What needs to be done: Please transcribe the data that follows exactly, from its first line through the line that contains "content_type: text/css".

Supplied records:
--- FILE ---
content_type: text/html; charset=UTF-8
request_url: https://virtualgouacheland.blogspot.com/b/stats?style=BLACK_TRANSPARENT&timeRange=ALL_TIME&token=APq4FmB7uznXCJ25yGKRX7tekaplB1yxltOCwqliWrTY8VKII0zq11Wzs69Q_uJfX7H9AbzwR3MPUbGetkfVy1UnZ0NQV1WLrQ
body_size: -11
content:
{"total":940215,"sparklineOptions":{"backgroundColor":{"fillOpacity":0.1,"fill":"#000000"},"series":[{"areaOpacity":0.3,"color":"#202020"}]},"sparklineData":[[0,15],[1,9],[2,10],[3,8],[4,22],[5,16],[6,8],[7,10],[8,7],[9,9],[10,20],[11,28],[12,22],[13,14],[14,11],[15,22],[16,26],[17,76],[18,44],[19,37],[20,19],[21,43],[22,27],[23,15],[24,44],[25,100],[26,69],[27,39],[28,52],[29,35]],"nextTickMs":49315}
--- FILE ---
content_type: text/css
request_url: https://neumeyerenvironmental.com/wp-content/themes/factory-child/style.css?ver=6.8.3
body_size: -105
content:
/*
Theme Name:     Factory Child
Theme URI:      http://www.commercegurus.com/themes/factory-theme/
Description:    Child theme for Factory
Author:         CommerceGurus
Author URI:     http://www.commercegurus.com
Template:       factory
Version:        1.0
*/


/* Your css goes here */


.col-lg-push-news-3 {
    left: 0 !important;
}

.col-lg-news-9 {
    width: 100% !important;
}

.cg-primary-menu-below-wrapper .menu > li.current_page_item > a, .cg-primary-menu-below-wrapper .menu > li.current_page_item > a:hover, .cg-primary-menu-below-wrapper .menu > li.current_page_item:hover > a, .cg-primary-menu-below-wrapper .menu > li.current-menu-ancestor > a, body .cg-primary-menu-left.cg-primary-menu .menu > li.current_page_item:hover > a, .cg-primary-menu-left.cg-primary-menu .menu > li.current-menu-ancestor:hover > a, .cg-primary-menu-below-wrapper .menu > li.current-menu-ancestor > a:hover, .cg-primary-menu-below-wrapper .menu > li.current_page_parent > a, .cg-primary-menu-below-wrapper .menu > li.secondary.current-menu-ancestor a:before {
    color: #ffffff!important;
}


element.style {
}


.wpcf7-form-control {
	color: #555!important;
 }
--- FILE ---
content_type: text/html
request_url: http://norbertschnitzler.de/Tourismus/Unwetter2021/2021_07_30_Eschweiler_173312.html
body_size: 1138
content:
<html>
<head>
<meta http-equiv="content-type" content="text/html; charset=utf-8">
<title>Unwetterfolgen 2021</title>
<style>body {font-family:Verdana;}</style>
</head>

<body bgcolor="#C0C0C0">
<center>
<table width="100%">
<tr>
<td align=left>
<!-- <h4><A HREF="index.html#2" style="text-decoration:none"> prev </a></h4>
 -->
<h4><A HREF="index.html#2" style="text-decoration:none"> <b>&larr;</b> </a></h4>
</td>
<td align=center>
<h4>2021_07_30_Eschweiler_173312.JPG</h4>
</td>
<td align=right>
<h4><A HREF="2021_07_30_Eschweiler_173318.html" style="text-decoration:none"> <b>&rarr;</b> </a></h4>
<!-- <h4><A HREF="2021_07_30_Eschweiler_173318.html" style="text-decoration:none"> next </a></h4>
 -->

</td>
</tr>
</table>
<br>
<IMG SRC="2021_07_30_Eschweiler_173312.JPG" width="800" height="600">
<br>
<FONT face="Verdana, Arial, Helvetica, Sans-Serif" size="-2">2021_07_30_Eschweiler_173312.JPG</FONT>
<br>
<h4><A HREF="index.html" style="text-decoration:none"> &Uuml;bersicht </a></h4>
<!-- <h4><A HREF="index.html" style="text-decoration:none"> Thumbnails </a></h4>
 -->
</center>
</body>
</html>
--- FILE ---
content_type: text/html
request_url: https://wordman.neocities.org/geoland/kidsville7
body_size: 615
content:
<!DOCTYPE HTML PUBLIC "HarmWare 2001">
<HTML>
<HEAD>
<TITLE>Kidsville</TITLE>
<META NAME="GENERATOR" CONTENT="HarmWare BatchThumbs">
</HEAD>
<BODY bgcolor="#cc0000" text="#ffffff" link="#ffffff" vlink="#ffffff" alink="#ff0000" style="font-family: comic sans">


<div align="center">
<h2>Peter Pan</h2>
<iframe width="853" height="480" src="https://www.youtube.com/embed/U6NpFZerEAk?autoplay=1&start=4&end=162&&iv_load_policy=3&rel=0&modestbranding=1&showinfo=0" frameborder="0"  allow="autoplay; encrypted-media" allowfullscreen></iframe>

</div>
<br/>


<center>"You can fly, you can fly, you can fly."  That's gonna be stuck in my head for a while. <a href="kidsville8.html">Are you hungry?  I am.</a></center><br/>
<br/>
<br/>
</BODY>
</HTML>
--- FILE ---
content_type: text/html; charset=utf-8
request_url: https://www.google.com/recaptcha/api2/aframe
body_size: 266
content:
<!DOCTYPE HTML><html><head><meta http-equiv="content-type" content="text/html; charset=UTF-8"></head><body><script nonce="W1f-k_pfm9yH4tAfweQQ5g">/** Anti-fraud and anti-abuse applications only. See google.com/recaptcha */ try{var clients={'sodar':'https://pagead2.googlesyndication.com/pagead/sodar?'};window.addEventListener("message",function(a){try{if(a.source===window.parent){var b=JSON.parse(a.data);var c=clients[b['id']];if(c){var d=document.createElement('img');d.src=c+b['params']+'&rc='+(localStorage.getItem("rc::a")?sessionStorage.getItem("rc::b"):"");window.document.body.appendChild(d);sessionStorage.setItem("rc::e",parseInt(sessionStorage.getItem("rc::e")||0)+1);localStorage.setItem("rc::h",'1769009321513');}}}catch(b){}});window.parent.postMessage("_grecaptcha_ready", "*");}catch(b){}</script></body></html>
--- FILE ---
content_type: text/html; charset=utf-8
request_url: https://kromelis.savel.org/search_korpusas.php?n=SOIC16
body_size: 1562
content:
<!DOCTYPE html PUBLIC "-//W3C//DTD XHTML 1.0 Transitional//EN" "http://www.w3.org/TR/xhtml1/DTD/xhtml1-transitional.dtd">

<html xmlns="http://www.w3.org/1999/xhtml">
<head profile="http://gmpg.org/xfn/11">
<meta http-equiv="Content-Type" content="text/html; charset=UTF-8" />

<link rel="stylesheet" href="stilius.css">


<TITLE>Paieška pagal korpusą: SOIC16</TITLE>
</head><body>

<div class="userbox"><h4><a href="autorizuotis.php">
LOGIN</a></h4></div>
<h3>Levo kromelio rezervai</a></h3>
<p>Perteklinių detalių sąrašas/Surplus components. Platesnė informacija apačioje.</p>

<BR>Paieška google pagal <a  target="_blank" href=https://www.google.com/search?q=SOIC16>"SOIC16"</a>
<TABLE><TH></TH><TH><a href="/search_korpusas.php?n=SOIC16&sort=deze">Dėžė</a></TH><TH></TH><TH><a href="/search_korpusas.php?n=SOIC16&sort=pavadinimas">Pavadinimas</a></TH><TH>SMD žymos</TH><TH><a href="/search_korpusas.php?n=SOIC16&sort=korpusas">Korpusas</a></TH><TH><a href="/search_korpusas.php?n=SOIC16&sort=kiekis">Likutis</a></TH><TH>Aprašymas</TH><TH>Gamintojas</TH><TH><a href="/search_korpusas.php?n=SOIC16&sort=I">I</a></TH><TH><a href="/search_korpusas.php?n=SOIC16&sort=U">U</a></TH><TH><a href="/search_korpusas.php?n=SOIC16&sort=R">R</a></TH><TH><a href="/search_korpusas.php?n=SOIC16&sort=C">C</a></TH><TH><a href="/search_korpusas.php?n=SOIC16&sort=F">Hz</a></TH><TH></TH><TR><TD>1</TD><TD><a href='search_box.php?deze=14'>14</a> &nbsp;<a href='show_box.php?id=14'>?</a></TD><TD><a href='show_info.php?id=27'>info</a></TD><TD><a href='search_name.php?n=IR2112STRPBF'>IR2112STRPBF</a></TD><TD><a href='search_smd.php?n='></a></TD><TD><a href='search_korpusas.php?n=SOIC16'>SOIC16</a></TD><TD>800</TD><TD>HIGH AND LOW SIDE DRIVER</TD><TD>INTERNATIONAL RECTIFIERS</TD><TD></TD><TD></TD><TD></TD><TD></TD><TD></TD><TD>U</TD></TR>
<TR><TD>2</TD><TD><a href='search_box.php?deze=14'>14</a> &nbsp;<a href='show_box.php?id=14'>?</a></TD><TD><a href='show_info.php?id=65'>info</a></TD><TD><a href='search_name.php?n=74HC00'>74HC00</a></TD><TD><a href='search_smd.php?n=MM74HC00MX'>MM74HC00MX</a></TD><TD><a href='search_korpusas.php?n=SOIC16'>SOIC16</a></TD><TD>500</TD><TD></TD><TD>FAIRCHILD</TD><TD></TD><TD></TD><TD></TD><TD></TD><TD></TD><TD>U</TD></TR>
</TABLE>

The answer:
--- FILE ---
content_type: text/html; charset=UTF-8
request_url: https://virtualgouacheland.blogspot.com/b/stats?style=BLACK_TRANSPARENT&timeRange=ALL_TIME&token=APq4FmB7uznXCJ25yGKRX7tekaplB1yxltOCwqliWrTY8VKII0zq11Wzs69Q_uJfX7H9AbzwR3MPUbGetkfVy1UnZ0NQV1WLrQ
body_size: -11
content:
{"total":940215,"sparklineOptions":{"backgroundColor":{"fillOpacity":0.1,"fill":"#000000"},"series":[{"areaOpacity":0.3,"color":"#202020"}]},"sparklineData":[[0,15],[1,9],[2,10],[3,8],[4,22],[5,16],[6,8],[7,10],[8,7],[9,9],[10,20],[11,28],[12,22],[13,14],[14,11],[15,22],[16,26],[17,76],[18,44],[19,37],[20,19],[21,43],[22,27],[23,15],[24,44],[25,100],[26,69],[27,39],[28,52],[29,35]],"nextTickMs":49315}
--- FILE ---
content_type: text/css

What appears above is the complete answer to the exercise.